*Written task*. Starting at the line containing "Considering the options" and ending with the line containing "87.9 inches", write out those lines of the records again, substituting "most distant" for "farthest" and leaving everything else unchanged.

*Data for processing*.

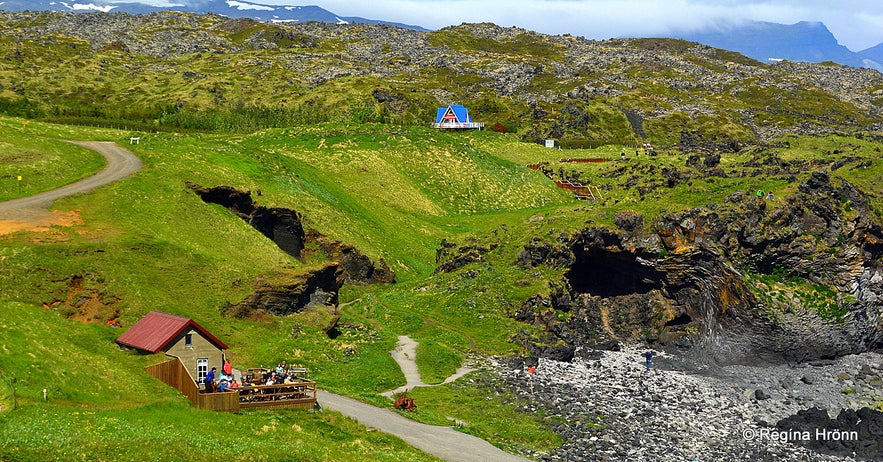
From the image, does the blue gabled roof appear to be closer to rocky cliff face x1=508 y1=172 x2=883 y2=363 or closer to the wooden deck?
rocky cliff face x1=508 y1=172 x2=883 y2=363

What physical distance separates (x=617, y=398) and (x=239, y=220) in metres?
41.0

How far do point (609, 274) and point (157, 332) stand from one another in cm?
4736

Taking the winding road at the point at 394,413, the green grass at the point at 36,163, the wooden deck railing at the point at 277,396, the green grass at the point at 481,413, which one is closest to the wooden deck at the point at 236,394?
the wooden deck railing at the point at 277,396

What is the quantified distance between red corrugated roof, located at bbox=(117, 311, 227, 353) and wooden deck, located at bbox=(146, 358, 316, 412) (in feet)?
4.72

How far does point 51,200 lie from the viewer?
232 feet

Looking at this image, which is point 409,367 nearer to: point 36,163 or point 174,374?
point 174,374

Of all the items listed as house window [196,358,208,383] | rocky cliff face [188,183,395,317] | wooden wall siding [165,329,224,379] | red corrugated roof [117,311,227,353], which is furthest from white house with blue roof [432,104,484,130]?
house window [196,358,208,383]

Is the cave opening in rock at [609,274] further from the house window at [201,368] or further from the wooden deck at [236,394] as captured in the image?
the house window at [201,368]

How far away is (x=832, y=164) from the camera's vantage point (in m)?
125

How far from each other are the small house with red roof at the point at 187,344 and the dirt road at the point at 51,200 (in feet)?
75.5

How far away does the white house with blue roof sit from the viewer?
173625mm

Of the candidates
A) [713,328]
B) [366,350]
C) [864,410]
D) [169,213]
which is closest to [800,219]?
[713,328]

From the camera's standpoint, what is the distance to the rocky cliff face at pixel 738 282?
71625 millimetres

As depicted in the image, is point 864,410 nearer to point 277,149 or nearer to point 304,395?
point 304,395
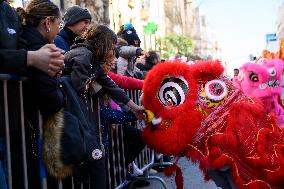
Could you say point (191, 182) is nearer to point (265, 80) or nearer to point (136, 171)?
point (136, 171)

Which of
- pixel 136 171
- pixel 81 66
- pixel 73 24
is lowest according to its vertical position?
pixel 136 171

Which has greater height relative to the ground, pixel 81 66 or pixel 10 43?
pixel 10 43

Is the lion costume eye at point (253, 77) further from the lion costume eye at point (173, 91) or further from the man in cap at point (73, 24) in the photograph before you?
the lion costume eye at point (173, 91)

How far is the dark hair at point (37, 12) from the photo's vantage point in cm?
296

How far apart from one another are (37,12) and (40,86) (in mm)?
560

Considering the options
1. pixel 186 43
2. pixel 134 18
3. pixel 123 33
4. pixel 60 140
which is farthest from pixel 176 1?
pixel 60 140

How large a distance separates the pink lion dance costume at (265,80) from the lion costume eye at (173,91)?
87.9 inches

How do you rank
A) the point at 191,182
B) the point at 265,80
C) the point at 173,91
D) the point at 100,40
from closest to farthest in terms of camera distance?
the point at 173,91 → the point at 100,40 → the point at 265,80 → the point at 191,182

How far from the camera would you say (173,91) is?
11.1 ft

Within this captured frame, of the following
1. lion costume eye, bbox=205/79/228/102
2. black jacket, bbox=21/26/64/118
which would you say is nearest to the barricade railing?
black jacket, bbox=21/26/64/118

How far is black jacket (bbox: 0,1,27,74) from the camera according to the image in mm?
2479

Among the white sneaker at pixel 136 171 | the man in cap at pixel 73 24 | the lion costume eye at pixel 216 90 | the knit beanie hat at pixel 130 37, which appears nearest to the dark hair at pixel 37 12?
the lion costume eye at pixel 216 90

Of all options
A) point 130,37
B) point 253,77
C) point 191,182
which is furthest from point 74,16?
point 191,182

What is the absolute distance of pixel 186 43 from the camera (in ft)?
145
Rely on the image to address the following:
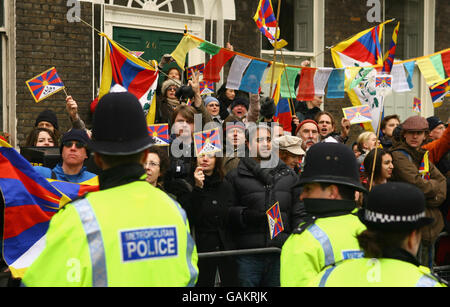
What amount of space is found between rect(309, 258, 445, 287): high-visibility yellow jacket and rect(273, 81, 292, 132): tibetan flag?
5.77 metres

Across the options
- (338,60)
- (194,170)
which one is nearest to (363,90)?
(338,60)

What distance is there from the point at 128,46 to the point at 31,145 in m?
4.91

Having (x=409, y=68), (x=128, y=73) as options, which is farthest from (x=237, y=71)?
(x=409, y=68)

*Solution to this problem*.
Considering the options
1. pixel 186 43
2. pixel 134 18
3. pixel 123 33
4. pixel 60 140
which is most distant from pixel 176 1?
pixel 60 140

How large a distance separates the pink lion dance costume at (265,80) from the lion costume eye at (173,91)?
87.9 inches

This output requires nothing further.